-- start of DATA SUPPLIED --

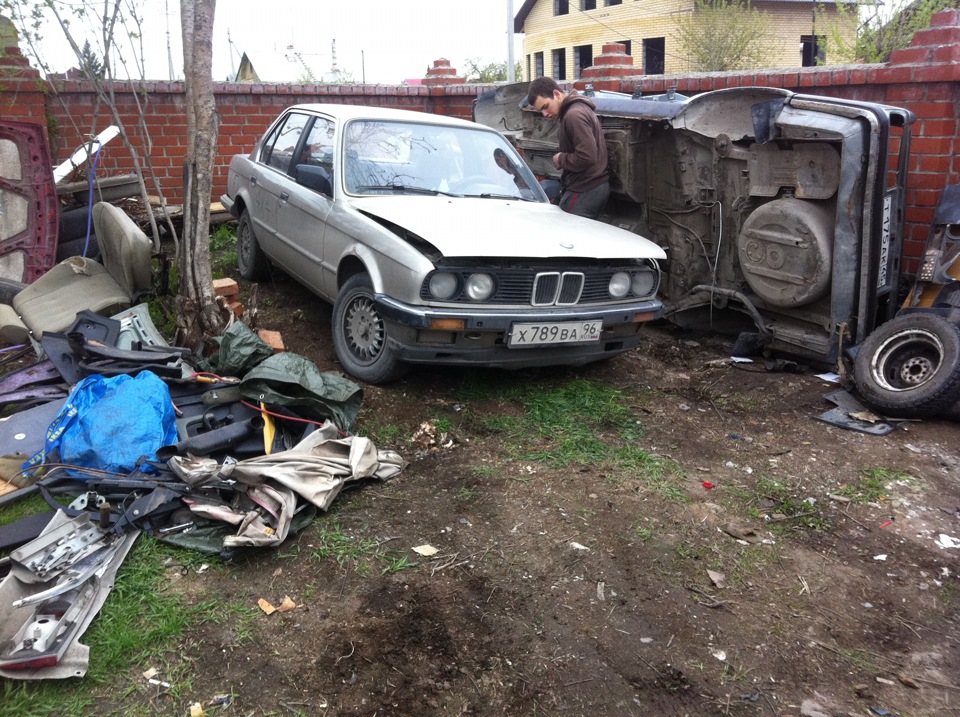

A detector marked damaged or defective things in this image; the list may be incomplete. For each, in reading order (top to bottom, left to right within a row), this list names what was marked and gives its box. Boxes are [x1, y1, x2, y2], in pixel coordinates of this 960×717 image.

crumpled hood [346, 196, 668, 260]
overturned vehicle [472, 84, 916, 370]
damaged bmw e30 [472, 85, 916, 370]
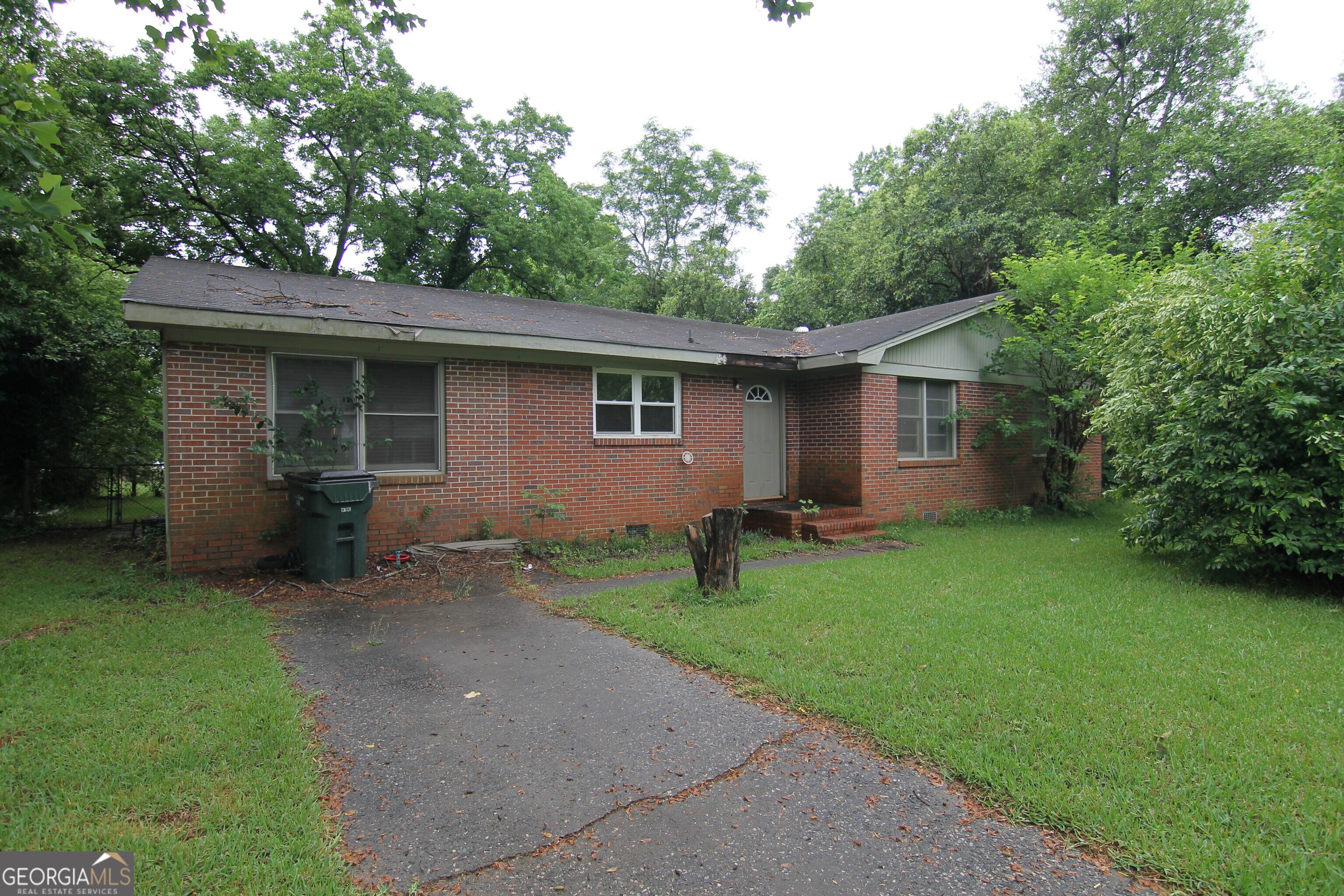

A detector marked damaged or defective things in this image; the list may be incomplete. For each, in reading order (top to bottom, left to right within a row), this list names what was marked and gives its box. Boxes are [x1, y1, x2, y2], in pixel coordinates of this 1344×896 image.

cracked driveway [284, 578, 1148, 892]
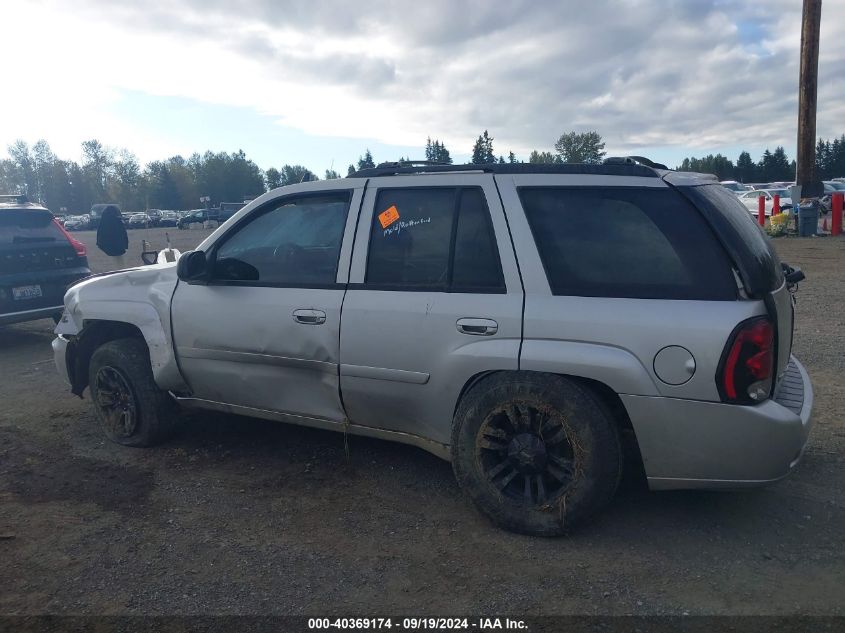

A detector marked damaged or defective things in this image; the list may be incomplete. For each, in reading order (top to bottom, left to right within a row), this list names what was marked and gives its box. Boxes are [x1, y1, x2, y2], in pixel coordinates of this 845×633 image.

damaged silver suv [51, 158, 812, 532]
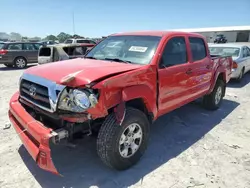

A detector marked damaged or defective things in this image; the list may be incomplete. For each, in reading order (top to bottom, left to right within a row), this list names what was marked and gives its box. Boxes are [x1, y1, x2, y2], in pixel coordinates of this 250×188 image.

crumpled hood [25, 58, 143, 87]
broken headlight [57, 88, 97, 112]
damaged front bumper [8, 92, 62, 176]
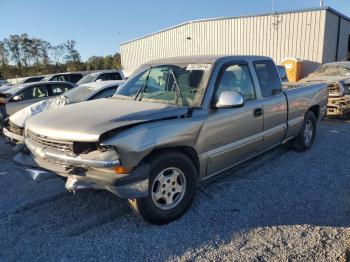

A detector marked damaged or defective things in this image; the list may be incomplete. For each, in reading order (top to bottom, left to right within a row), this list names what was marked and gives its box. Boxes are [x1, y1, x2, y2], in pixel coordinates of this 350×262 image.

-- end of DATA SUPPLIED --

EXERCISE INSTRUCTIONS: Reproduce every entry above word for word, leaving out the pictures.

SOLUTION FOR THIS TASK:
A detector marked damaged or defective things in this image; the list may be incomplete. For each, in reading order (top to bottom, left to right within a row), this list names what was marked and gives its box. Boxes are [x1, y1, x2, y2], in pixel coordinates of this 960×717 image.

crumpled hood [346, 196, 668, 260]
overturned vehicle [472, 84, 916, 370]
damaged bmw e30 [472, 85, 916, 370]

A detector marked damaged or defective things in this image; the list may be incomplete. For each, in reading order (top to bottom, left to right within a row), this list names what was marked and gives its box. Boxes are [x1, y1, x2, y2], in pixel coordinates of this 1344×896 image.

cracked driveway [284, 578, 1148, 892]

A detector marked damaged or defective things in this image; the list may be incomplete. For each, in reading order (top to bottom, left to right within a row), this list names what was marked and gives its box. Boxes are [x1, y1, x2, y2], in pixel coordinates of this 845×633 image.

damaged silver suv [51, 158, 812, 532]

A detector marked damaged or defective things in this image; the list may be incomplete. For each, in reading order (top to bottom, left to right within a row), this list names what was marked and gives its box. Boxes are [x1, y1, x2, y2], in pixel coordinates of this 250×188 image.

crumpled hood [25, 58, 143, 87]
broken headlight [57, 88, 97, 112]
damaged front bumper [8, 92, 62, 176]

A detector marked damaged or defective things in this image; the list may be incomplete. For each, in reading order (top to bottom, left to right within a row), this list names what was marked and gives its box. Boxes are [x1, y1, x2, y2], in pixel coordinates of this 350×262 image.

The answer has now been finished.